* **Aim of the task**
Once you reach the line containing "People Hugging Near Section Of Aids Quilt", return it and every line after it exactly, through the end of the records below, with no pictures.

* **Material for the task**
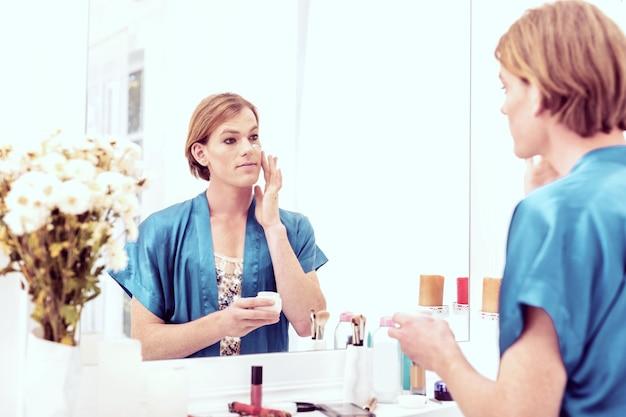 ナイトクリームを塗る。鏡に向かっていて、スキンケアで顔を覆っている格好良い若いトランスジェンダー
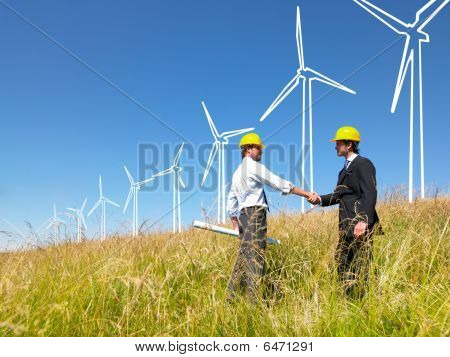 Engineers in field with plans building windmills poster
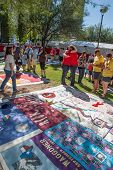 People Hugging Near Section Of Aids Quilt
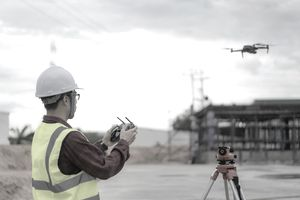 Worker in a hardhat flying a drone to a building under construction.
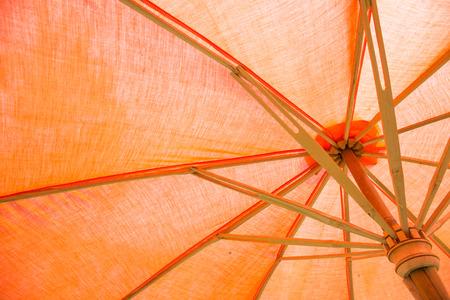 parasol: Orange parasol or umbrella background. Stock Photo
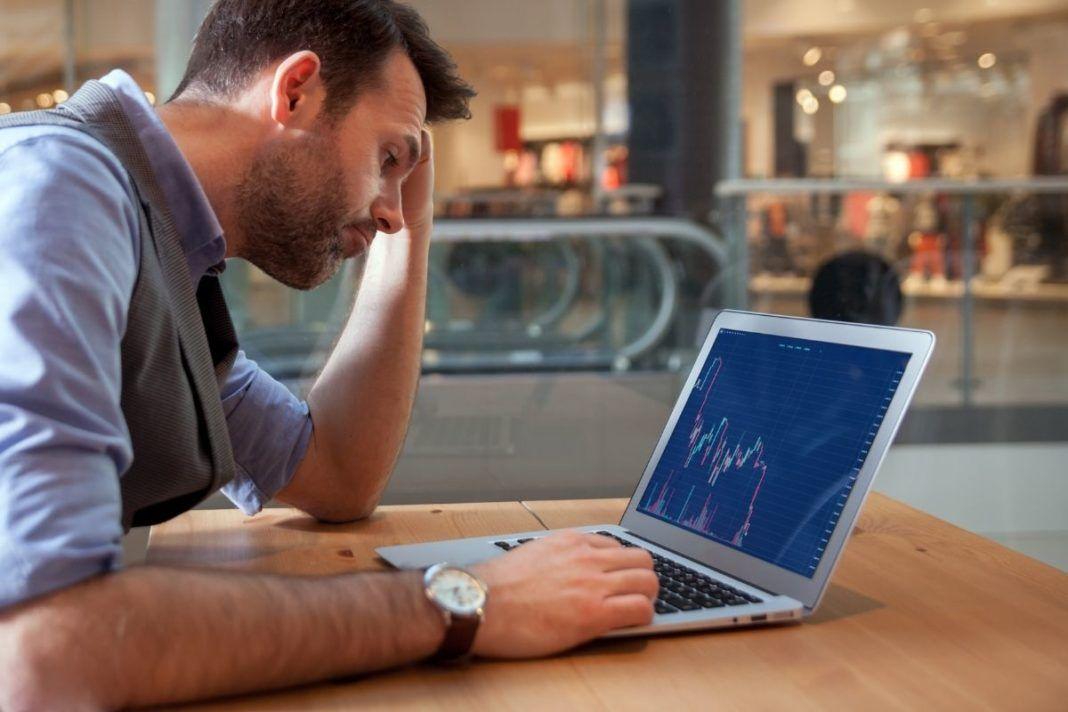 Zmartwiony trader przegląda wykresy giełdowe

* **Solution**
 People Hugging Near Section Of Aids Quilt
 Worker in a hardhat flying a drone to a building under construction.
 parasol: Orange parasol or umbrella background. Stock Photo
 Zmartwiony trader przegląda wykresy giełdowe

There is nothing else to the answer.